Reproduce verbatim the rows that follow, starting at the line containing "By distance from" and ending at the line containing "the point at 35,74 →", with both of those lines included.

_Task input:_
-*-
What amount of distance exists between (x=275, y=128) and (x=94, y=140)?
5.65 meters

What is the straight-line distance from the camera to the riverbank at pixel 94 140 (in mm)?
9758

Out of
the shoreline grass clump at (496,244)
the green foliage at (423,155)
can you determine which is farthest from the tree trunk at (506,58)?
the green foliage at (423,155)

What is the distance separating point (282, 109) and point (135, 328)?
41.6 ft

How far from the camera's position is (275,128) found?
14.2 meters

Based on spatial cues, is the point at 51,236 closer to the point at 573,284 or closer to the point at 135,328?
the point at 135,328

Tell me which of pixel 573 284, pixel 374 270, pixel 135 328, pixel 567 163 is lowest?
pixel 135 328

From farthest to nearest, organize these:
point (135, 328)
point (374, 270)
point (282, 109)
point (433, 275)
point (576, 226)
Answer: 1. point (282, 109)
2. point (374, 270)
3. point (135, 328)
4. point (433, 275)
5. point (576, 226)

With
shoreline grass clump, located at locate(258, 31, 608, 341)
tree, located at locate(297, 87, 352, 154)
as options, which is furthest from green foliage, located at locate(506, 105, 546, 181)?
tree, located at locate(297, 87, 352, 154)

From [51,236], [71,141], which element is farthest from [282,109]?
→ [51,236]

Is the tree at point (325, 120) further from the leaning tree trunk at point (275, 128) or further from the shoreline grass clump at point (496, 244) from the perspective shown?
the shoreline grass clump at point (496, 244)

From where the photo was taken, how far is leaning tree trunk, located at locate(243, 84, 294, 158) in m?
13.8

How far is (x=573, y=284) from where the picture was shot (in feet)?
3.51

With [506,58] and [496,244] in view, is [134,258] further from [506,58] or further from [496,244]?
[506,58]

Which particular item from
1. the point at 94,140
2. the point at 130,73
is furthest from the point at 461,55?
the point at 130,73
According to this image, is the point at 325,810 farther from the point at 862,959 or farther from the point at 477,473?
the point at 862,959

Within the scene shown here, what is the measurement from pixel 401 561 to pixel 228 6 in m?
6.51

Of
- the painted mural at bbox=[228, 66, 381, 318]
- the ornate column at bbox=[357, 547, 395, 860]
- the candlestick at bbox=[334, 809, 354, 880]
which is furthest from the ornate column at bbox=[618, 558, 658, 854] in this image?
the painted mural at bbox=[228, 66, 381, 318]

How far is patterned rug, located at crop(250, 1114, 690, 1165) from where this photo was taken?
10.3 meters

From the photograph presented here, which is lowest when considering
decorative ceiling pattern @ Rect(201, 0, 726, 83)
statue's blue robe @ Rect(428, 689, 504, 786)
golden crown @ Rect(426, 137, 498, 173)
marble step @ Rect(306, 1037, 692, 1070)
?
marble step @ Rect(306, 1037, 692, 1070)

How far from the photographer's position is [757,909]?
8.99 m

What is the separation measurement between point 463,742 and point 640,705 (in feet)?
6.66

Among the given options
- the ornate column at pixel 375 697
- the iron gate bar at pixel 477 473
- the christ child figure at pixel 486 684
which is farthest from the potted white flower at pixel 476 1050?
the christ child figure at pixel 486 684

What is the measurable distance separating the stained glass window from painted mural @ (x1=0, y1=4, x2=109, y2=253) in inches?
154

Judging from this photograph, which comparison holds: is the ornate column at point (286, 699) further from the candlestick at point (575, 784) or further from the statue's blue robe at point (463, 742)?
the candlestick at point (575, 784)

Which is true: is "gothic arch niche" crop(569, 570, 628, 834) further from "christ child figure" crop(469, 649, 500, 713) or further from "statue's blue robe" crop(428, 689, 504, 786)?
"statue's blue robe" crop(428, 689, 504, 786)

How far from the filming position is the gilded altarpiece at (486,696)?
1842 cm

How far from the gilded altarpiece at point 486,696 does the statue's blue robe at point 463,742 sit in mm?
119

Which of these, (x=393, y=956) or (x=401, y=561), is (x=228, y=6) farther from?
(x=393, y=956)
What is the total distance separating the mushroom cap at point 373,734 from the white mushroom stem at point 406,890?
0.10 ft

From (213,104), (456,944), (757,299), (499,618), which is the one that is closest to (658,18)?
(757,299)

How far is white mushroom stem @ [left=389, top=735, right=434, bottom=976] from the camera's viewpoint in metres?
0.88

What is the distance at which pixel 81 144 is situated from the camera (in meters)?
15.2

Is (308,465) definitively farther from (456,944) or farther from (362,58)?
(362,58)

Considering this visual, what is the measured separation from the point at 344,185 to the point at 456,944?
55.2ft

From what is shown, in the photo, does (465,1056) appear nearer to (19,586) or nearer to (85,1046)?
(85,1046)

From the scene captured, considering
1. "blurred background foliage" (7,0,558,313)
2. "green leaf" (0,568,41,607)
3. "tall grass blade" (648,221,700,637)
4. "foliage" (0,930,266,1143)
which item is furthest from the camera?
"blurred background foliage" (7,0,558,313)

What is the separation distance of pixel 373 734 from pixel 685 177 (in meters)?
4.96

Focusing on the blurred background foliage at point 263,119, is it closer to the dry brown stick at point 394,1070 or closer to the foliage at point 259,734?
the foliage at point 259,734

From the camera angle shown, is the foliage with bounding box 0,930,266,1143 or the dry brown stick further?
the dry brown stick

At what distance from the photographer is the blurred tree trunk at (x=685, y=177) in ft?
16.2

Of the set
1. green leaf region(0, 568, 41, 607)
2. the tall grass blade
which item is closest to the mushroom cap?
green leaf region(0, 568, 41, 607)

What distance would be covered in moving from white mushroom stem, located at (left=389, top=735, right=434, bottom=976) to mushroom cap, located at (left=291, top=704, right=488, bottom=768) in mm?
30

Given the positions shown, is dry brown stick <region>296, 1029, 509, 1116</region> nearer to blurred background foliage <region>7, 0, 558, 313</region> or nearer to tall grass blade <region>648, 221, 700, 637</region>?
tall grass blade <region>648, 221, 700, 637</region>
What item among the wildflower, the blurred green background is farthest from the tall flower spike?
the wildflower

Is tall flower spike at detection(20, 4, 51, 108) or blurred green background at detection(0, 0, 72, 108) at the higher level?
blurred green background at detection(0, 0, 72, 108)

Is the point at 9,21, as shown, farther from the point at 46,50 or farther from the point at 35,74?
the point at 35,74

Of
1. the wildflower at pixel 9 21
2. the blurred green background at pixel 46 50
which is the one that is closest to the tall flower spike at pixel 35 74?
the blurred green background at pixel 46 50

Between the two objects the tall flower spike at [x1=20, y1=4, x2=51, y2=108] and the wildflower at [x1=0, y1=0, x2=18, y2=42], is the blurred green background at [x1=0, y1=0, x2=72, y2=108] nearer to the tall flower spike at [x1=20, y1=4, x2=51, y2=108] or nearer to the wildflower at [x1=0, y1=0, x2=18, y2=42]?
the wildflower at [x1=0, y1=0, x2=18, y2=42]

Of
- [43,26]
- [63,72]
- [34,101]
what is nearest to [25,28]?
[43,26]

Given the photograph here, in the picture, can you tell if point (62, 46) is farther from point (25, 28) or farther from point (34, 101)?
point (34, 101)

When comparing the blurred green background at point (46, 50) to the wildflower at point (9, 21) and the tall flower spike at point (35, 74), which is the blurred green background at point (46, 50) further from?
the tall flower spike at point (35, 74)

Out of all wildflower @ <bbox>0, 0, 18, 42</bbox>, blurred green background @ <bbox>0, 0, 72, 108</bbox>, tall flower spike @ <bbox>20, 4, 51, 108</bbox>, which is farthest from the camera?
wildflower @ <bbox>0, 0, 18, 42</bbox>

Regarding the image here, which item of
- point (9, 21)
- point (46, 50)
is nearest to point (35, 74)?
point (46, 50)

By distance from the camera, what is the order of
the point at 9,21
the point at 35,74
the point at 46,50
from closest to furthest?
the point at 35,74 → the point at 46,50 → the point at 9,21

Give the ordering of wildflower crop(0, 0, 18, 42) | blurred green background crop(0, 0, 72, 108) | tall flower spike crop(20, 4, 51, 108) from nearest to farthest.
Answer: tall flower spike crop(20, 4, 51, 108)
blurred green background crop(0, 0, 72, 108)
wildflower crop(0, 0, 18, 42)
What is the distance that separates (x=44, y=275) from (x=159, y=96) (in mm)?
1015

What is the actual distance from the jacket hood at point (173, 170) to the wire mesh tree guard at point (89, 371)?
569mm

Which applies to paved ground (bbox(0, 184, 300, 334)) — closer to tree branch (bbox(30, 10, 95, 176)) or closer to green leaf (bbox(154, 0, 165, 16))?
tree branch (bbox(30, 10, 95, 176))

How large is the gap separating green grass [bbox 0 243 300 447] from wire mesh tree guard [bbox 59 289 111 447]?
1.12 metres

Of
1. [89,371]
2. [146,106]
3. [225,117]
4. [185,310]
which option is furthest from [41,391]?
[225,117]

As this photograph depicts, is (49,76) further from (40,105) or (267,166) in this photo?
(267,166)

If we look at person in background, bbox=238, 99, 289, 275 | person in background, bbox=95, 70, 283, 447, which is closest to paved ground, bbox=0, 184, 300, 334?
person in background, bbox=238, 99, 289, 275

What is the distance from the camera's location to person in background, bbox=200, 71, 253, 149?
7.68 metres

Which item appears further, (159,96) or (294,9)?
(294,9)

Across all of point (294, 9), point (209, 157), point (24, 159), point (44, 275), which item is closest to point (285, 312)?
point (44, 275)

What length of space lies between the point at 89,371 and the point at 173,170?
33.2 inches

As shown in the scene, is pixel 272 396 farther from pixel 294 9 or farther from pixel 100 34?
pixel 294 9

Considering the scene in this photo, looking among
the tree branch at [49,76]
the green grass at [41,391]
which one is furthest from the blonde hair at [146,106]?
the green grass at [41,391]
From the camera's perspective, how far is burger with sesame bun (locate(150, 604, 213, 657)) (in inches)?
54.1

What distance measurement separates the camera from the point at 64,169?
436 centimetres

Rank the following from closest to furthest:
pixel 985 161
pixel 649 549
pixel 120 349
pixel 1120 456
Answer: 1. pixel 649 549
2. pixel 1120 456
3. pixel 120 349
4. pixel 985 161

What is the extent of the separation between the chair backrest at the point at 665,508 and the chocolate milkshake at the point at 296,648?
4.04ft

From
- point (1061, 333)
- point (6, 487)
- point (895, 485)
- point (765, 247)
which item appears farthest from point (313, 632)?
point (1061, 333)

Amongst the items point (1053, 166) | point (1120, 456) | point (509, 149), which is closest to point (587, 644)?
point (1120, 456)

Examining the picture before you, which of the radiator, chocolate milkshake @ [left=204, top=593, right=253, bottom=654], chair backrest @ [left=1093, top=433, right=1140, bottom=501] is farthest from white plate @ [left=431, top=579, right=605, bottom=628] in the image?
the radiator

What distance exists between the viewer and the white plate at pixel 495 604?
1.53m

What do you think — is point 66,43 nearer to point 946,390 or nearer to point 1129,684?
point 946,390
-*-
_Correct response:_
By distance from the camera, what is the order of
the point at 9,21
the point at 35,74
the point at 46,50
from closest to furthest?
the point at 35,74 → the point at 46,50 → the point at 9,21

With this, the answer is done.